Firstly, this is a complex and challenging policy area. As part of a large research project our team has spent a lot of time looking at how government agencies connect up to address Indigenous policy and service delivery. Here we are not talking (simply!) about Commonwealth organisations, but also States, Territories, local government, non-profits, private organisations, and community groups. Making progress using such a complex institutional and organisational structures creates ample opportunity, but major barriers.
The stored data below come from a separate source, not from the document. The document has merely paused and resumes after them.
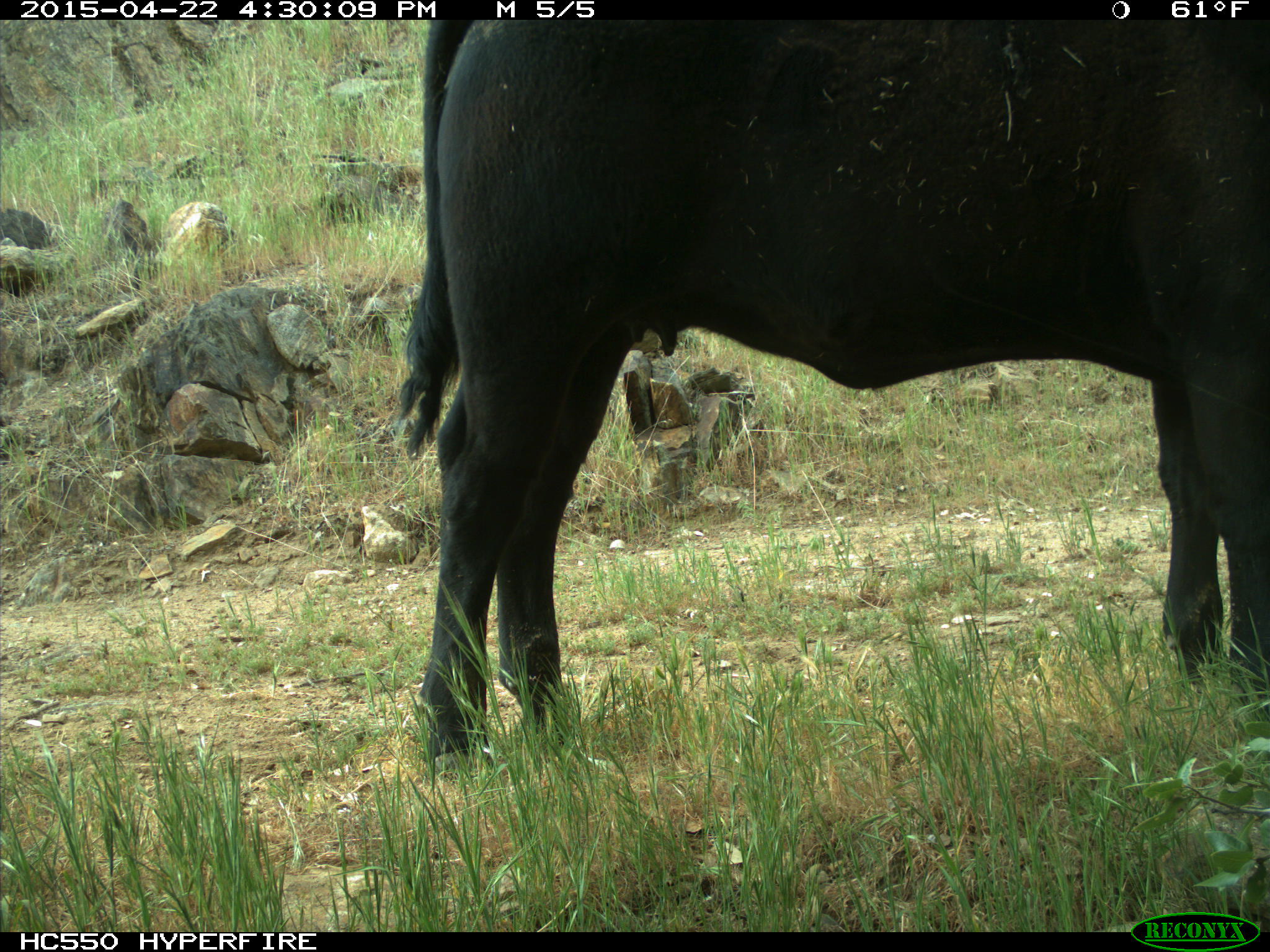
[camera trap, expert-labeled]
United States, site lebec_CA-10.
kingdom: Animalia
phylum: Chordata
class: Mammalia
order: Artiodactyla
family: Bovidae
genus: Bos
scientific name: Bos taurus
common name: domestic cow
Bos taurus (domestic cow).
Secondly, creation and collection of data is a real challenge in policy areas that span jurisdictions and organisations. This is not the first we have heard of this (health care is another classic example). Amazingly there is no common data collection approach but, instead, a multitude of system - think for example of how police officers in each Australian jurisdiction would classify their activities, or health providers, or educational institutions. Getting simple picture is problematic. Prime Minister Rudd noted yesterday at the COAG meeting that ''there's simply not enough statistical analysis to give us clear indications as to what's happening on the ground''. In the end, there is an enormous challenge of getting baseline data and this has still not been solved.

Third, the report and the associated coverage shows us again the perils of performance measurement and reporting. The Prime Minister has indicated that the report was "devastating", and others have lamented the lack of progress. But when the end outcomes of the COAG closing the gap strategy include indicators such as closing the life expectancy gap in a generation, are we right to pass judgement a few years in? In other areas very ambitious targets have been set and rightly so: halving the gap in employment outcomes in a decade, having the gap in reading, writing and numeracy within a decade and so on. Another issue emerges around the closing the gap notion: we are not trying to reach an absolute standard, but a relative one and the outcomes for non-Indigenous Australians are not static. This means that where there is improvement in the outcomes for non-Indigenous Australians the gap which has to be breached widens.

For sure we need to track progress, but what will be the implications for policy action? My concern, based on our recent research work, is what the reaction will be and whether there is ever a chance for changes to become embedded in an area subject to so much policy inertia. One of the key things that emerged from our recent field work was the almost constant churn in policy and programs and the inability for people on-the-ground to ever get traction. Let's see what the coming weeks bring.